Tsutomu Yamaguchi was working in Hiroshima when the bomb hit. He survived, and found a train to take hime to his home town, Nagasaki.

Noway August 6, 2012 at 10:08 am

Not surprised gun sales have jumped. After criminal tragedies like what happened in Colorado and Columbine the whining of the gun grabbers always make law abiding wanna-be gun owners nervous. More power to those who want to exercise their Second Amendment guarantee of gun ownership!

Technocrat August 6, 2012 at 9:29 pm

Suitable Guns are heavy and require skills. Why not put all your victims in a 23 person pickup truck and hit 2 trees at high speed. Amazing how this South Texas story disappeared from the news…..illegals trying to outrun migra………who just happened on the scene a few minutes later.

Harry August 6, 2012 at 1:02 pm

From a Breitbart article:
“Undocumented immigrant” as opposed to “illegal.” Yep, the Left issues the Orwellian language rules and the media can’t jump fast enough. Tax increases are “investments,” abortion is “choice,” and propaganda is “objective reporting.”

saltycracker August 7, 2012 at 8:20 am

But taking your money, you didn’t earn by yourself, is for “the greater good”.
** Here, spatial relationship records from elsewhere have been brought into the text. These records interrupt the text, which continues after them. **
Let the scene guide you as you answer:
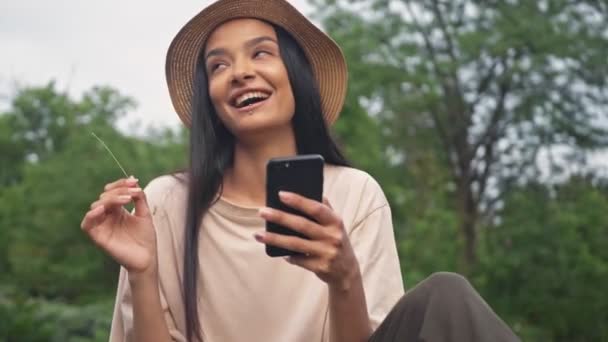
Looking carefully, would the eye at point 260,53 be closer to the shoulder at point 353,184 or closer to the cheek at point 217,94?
the cheek at point 217,94

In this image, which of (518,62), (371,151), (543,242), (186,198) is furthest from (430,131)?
(186,198)

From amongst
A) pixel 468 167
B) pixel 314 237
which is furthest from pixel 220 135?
pixel 468 167

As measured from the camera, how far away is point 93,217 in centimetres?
217

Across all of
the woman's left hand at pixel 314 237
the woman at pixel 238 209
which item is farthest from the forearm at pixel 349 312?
the woman's left hand at pixel 314 237

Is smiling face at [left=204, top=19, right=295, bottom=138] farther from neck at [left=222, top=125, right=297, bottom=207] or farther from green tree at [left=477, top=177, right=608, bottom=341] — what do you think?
green tree at [left=477, top=177, right=608, bottom=341]

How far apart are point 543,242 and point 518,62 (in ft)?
8.17

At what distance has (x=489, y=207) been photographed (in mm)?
13812

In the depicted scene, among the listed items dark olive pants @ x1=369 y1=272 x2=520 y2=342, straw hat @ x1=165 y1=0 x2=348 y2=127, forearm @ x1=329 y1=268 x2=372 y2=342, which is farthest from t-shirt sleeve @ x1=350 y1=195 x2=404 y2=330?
straw hat @ x1=165 y1=0 x2=348 y2=127

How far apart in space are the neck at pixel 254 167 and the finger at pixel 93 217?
0.53 m

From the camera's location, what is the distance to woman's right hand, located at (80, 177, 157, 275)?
2.18m

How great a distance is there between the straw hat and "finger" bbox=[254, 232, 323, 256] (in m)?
0.98

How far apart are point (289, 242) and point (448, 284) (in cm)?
42

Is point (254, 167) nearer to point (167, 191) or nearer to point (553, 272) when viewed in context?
point (167, 191)

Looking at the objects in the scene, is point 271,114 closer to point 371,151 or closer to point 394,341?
point 394,341
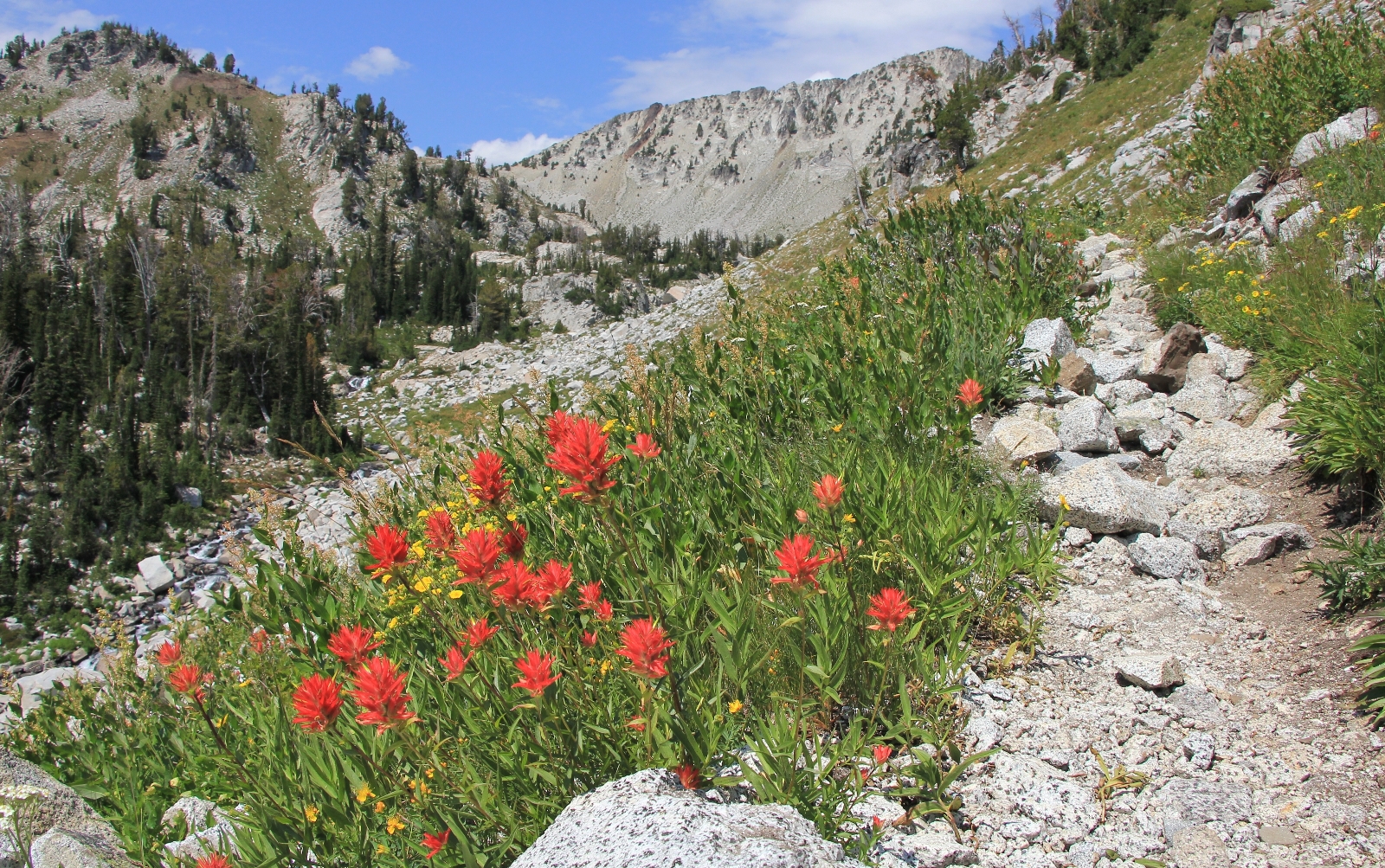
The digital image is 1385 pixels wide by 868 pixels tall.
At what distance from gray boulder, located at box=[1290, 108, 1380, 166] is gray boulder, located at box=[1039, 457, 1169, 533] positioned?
16.5 ft

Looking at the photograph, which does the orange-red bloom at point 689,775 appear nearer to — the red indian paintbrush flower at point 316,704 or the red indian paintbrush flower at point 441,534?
the red indian paintbrush flower at point 316,704

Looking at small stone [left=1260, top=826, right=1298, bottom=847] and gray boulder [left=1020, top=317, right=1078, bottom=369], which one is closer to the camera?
small stone [left=1260, top=826, right=1298, bottom=847]

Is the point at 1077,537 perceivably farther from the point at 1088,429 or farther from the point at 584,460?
the point at 584,460

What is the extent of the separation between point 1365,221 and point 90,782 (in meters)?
8.71

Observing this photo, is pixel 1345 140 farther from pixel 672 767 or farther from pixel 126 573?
pixel 126 573

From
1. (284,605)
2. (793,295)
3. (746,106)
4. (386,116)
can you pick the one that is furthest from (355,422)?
(746,106)

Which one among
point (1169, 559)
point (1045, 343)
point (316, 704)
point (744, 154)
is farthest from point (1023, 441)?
point (744, 154)

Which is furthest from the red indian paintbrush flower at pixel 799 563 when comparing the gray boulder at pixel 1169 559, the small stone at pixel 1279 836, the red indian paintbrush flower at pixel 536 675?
the gray boulder at pixel 1169 559

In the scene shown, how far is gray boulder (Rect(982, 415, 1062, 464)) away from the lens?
425cm

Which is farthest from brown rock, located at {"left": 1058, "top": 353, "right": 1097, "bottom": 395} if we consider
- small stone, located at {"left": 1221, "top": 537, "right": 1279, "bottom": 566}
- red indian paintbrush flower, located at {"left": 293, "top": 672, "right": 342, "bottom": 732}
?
red indian paintbrush flower, located at {"left": 293, "top": 672, "right": 342, "bottom": 732}

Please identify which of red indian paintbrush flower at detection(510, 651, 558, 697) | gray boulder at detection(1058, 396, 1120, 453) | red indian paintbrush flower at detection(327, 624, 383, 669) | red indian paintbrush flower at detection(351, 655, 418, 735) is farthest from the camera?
gray boulder at detection(1058, 396, 1120, 453)

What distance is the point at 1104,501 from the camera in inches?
145

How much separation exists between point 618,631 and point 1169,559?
8.91ft

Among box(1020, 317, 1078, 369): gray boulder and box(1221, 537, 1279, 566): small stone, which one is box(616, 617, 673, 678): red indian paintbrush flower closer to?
box(1221, 537, 1279, 566): small stone
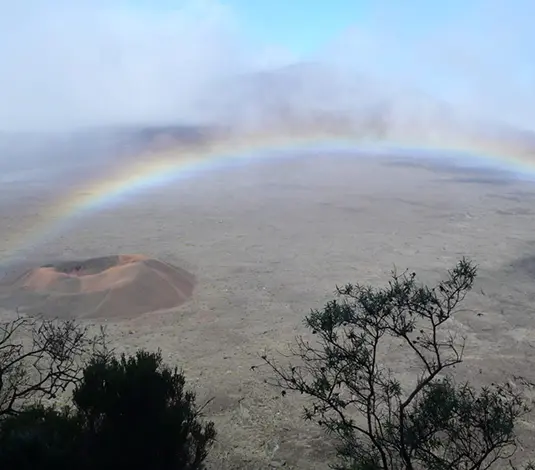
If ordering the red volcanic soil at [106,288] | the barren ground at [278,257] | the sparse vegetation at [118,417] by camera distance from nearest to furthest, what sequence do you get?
the sparse vegetation at [118,417] < the barren ground at [278,257] < the red volcanic soil at [106,288]

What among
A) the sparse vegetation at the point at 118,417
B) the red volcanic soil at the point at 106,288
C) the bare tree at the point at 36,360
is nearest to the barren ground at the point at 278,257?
the red volcanic soil at the point at 106,288

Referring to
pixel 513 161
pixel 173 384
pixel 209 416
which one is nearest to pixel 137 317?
pixel 209 416

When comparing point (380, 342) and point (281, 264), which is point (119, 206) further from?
point (380, 342)

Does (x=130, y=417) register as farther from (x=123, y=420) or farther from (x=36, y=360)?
(x=36, y=360)

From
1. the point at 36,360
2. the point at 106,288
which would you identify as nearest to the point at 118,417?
the point at 36,360

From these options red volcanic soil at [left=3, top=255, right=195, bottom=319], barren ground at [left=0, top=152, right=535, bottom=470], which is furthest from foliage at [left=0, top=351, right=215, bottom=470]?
red volcanic soil at [left=3, top=255, right=195, bottom=319]

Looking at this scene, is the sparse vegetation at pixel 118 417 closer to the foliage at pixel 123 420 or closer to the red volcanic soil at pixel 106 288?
the foliage at pixel 123 420

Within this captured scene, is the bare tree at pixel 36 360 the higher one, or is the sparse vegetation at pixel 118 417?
the bare tree at pixel 36 360

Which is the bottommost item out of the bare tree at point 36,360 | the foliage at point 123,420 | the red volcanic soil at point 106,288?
the foliage at point 123,420
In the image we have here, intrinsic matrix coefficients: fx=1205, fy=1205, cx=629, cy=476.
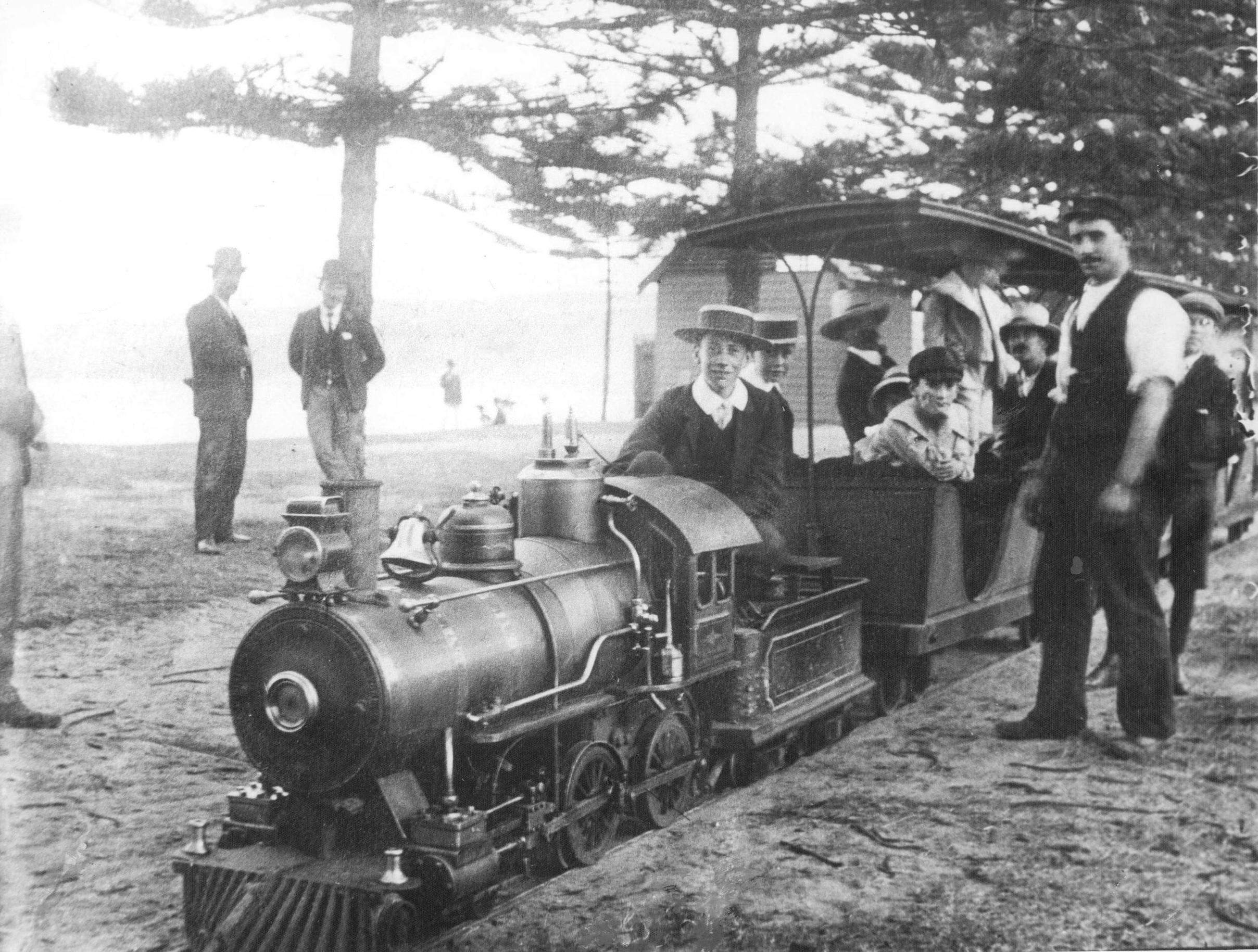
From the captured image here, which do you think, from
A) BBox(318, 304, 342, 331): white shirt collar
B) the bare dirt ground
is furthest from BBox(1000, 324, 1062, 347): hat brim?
BBox(318, 304, 342, 331): white shirt collar

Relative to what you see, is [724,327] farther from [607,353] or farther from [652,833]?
[652,833]

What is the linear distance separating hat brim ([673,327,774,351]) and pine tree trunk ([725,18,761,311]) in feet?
1.34

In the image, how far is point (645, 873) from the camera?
3.61 meters

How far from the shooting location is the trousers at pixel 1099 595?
14.3ft

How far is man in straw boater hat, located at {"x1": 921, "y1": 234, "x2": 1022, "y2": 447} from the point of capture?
18.3ft

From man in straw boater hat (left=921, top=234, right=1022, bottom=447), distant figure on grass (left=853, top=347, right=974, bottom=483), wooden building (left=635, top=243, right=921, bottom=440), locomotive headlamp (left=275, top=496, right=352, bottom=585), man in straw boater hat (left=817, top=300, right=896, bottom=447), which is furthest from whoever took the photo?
man in straw boater hat (left=817, top=300, right=896, bottom=447)

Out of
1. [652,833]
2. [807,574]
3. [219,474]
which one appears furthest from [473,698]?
[807,574]

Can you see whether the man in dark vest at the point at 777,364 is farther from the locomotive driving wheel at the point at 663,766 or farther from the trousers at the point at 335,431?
the trousers at the point at 335,431

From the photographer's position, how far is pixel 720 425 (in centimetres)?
495

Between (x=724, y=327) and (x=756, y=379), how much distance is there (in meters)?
0.40

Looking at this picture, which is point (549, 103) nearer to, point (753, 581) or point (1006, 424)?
point (753, 581)

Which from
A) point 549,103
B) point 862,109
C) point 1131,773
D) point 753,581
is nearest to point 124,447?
point 549,103

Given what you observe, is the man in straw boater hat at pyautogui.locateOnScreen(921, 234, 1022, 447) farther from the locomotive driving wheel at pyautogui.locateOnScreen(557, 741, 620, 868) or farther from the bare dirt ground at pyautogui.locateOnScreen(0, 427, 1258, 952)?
the locomotive driving wheel at pyautogui.locateOnScreen(557, 741, 620, 868)

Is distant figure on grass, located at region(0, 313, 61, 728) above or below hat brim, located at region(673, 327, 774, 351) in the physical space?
below
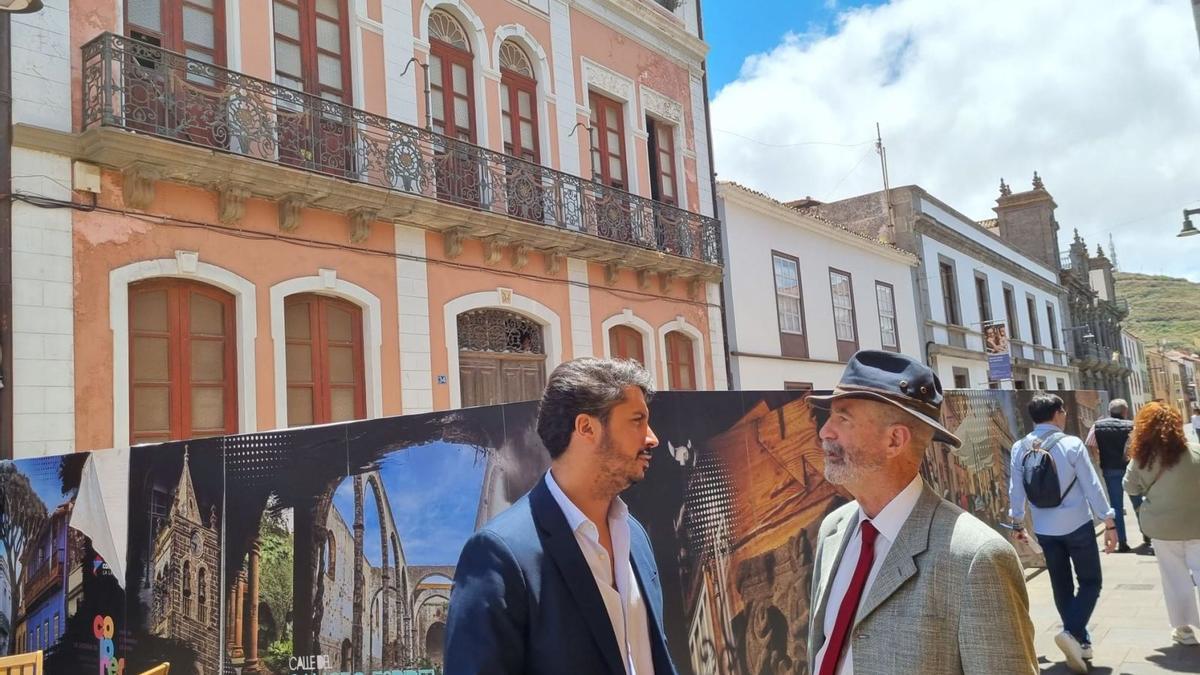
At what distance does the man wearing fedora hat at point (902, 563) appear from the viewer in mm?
2158

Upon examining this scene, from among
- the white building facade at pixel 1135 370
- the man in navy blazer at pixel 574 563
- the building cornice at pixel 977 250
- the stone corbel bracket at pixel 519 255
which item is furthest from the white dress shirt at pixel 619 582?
the white building facade at pixel 1135 370

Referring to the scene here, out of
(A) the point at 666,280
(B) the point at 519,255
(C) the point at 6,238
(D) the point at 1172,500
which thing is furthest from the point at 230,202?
(D) the point at 1172,500

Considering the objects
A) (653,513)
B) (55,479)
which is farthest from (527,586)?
(55,479)

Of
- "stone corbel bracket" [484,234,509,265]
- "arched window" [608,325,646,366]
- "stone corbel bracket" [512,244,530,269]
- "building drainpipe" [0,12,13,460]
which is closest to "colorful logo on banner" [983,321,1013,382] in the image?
"arched window" [608,325,646,366]

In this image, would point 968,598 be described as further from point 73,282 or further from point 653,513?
point 73,282

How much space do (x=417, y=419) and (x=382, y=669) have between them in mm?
1213

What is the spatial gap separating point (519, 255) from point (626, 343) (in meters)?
3.18

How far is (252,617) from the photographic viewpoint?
4.47 meters

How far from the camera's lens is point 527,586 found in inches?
86.2

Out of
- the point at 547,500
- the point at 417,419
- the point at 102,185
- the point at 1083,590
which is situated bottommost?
the point at 1083,590

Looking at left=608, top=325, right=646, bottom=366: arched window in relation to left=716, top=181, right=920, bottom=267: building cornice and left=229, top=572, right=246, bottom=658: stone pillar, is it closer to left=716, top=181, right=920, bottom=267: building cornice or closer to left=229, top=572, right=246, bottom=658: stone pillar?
left=716, top=181, right=920, bottom=267: building cornice

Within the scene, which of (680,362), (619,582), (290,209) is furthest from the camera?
(680,362)

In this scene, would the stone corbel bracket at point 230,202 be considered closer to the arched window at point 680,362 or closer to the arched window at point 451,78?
the arched window at point 451,78

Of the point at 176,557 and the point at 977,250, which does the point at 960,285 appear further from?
the point at 176,557
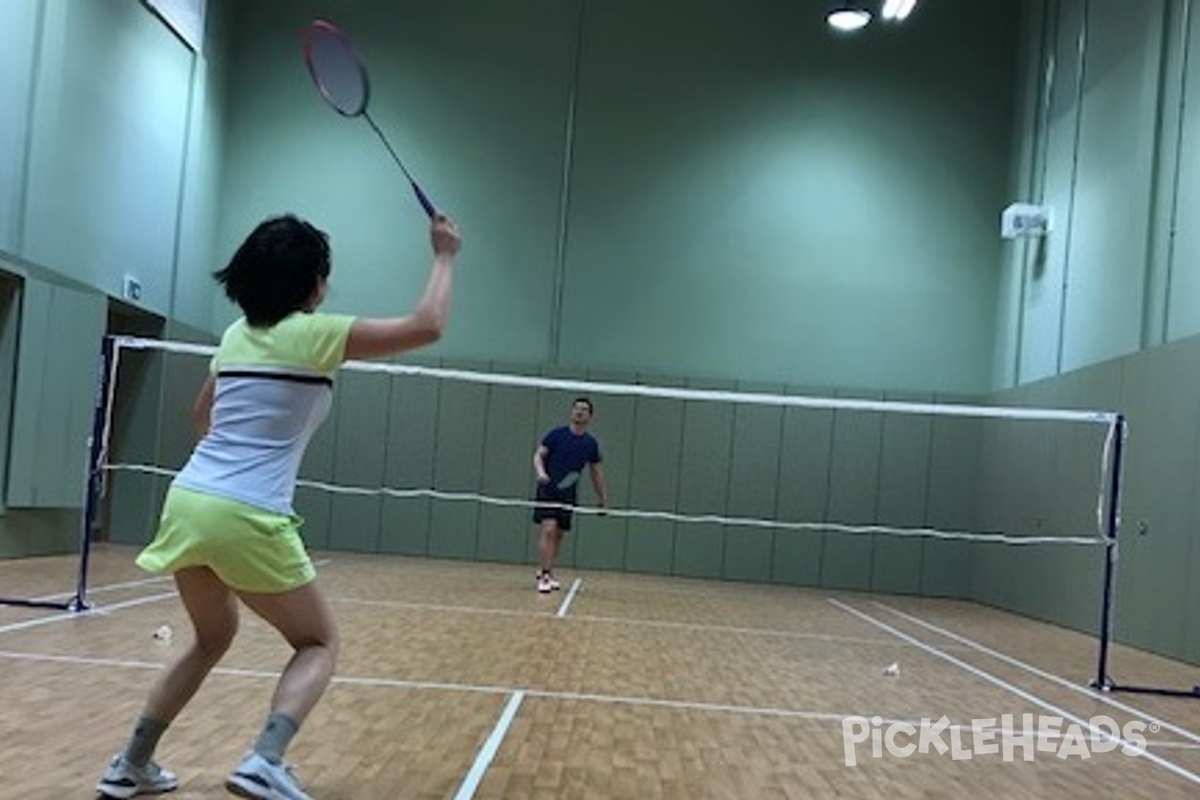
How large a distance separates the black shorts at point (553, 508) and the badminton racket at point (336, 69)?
7.46 metres

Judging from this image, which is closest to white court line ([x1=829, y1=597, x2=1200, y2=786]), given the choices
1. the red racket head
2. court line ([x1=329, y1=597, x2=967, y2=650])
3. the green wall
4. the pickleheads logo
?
the pickleheads logo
benevolus August 7, 2012 at 8:35 am

It’s far worse that conservatives have devalued and dishonored things like “science”, “government service”, “public education”, and “teachers”.

Rambler1414 August 6, 2012 at 1:33 pm
you August 6, 2012 at 1:52 pm

Gun sales are strong and this is the slow time of year for us. I am counting on them staying high through the election. When people see that bad things happen at everyday places like a movie, the mall, a school or a place of worship, they decide they need to be able to protect themselves and their children. A gun is the best way to do that.

mountainpass August 6, 2012 at 5:05 pm

Too bad the General Assembly continues to disarm those who wish to defend themselves in schools and churches.